— Start of Text provided —

**Applications of Network Flow**

**Circulation with Demands**

**Given:**

**-**Graph $G(V,E)$

- Capacities on the edges

- Demands for each vertex ${d_v}$ such that

- $d_v > 0 \implies$ Net flow into vertex (Source)

- $d_v < 0 \implies$ Net flow out of vertex (Sink)

- $d_v = 0 \implies$ Inflow equals outflow (Normal Node)

**Definition: Circulation**

Circulation is a function $f: E \rightarrow \mathbb{R}^+$ which satisfies the following

- Bounded by capacity: $f(e) \leq c(e)$

- Conservation condition: $f^{in}(v) - f^{out}(v) = d_v$

**Lemma: Necessary condition for Feasible circulation $\rightarrow \sum_v d_v = 0$**

**Proof:**

\begin{align}

\sum_v d_v & = \sum_v f^{in}(v) - f^{out}(v) \\

& = \sum_v f^{in}(v) - \sum_v f^{out}(v) \\

& = 0

\end{align}

Since flow on every edge appears twice once as inflow on a vertex and other time as outflow on the other vertex on that edge.

In other words, there is a feasible solution only if $D = \sum_{v>0}d_v = \sum_{v<0} {- d_v}$

**Algorithm: Finding Circulation**

- Check necessity condition

- Connect all vertices with $d_v < 0$ to a super source via edges with capacity $-d_v$

- Connect all vertices with $d_v > 0$ to a super source via edges with capacity $d_v$

- On this flow network $H$, compute max-flow

- If flow value is $D$, then we have a valid circulation

- Else, circulation is infeasible

**Correctness:**

If there is a valid circulation in $G$, then in $H$ there is a $s-t$ max flow with value $D$ obtained by pushing full capacities from source to the vertices with negative demand.

Conversely, a max-flow with value $D$ in $H$ is possible only when full capacities of the subordinate sources are used which implies that both capacity constraint and conservation condition are maintained. Hence there is a valid circulation in $G$.

**Circulation with Demands and Lower bounds**

**Given:**

**-**Graph $G(V,E)$

- Capacities on the edges

- Demands for each vertex ${d_v}$

- Lower bound for each edge $\ni l(e) \leq c(e)$

Now, a valid circulation is one where $l(e) \leq f(e) \leq c(e)$.

**Algorithm: Get rid of the lower bound somehow and then solve the circulation with demands**

- Push a flow equal to the lower bound on each edge

- It satisfies the bounds

- Does not satisfy the conservation of flow

- Let $L_v = f^{in}(v) - f^{out}(v)$ be the residual demand

- Set the new $d'_v = d_v - L_v$ and reduce the capacities to $c'(e) = c(e) - l(e)$ to get new graph $G'$

- The lower bounds vanish

- Solve the circulation problem in $G'$

- Add the circulation to the lower bounds $f = f_0 + f'$

**Correctness:**

Want to show that $G$ has valid circulation with demands and lower bounds if and only if $G'$ has a valid circulation with demands.

— End of Text provided —

_What is being asked_. Pick up the network flow notes after their final sentence and keep writing in the same style and notation.

— Start of Excerpted records —

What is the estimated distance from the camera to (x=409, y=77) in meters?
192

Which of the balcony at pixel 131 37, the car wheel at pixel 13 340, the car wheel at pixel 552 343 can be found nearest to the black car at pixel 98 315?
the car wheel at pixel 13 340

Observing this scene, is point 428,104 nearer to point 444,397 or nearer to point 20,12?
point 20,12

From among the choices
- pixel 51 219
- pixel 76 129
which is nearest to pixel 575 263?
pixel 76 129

— End of Excerpted records —

_Expected answer_.
First we show, $(f \text{ is valid } \implies f' \text{ is valid } )$

- $f(e) - l(e) \leq c(e) - l(e) \implies f'(e) \leq c'(e) \rightarrow$ hence bounded by capacity

- $\sum_{e \; into \; v } (f(e) - l(e)) - \sum_{e \; out \; of \; v} (f(e) - l(e)) = d_v - L_v \rightarrow$ hence flow is conserved

Now we show, $(f '\text{ is valid } \implies f \text{ is valid } )$

- Clearly $l(e) \leq f_0(e) + f'(e) \leq l(e) + c'(e) = c(e) \rightarrow $ hence satisfies the bounds

- $\sum_{e \; into \; v } (l(e) + f'(e)) - \sum_{e \; out \; of \; v} (l(e) + f'(e)) = L_v + (d_v - L_v) = d_v \rightarrow$ hence the flow is conserved

Hence proved.

**Survey Design**

**Problem Statement:**

Given:

- Set of consumers

- Set of products

- List of products that each consumer has consumed

Want:

- To ask questions to the consumer about a subset of the products that the consumer used

- $i^{th}$ consumer would answer only questions in the range $[c_i, c'_i]$

- For the $i^{th}$ product we want to ask question in the range $[p_i, p'_i]$

Question:

How to assign questions to the consumers so that we get required information about each product while keeping the consumers happy?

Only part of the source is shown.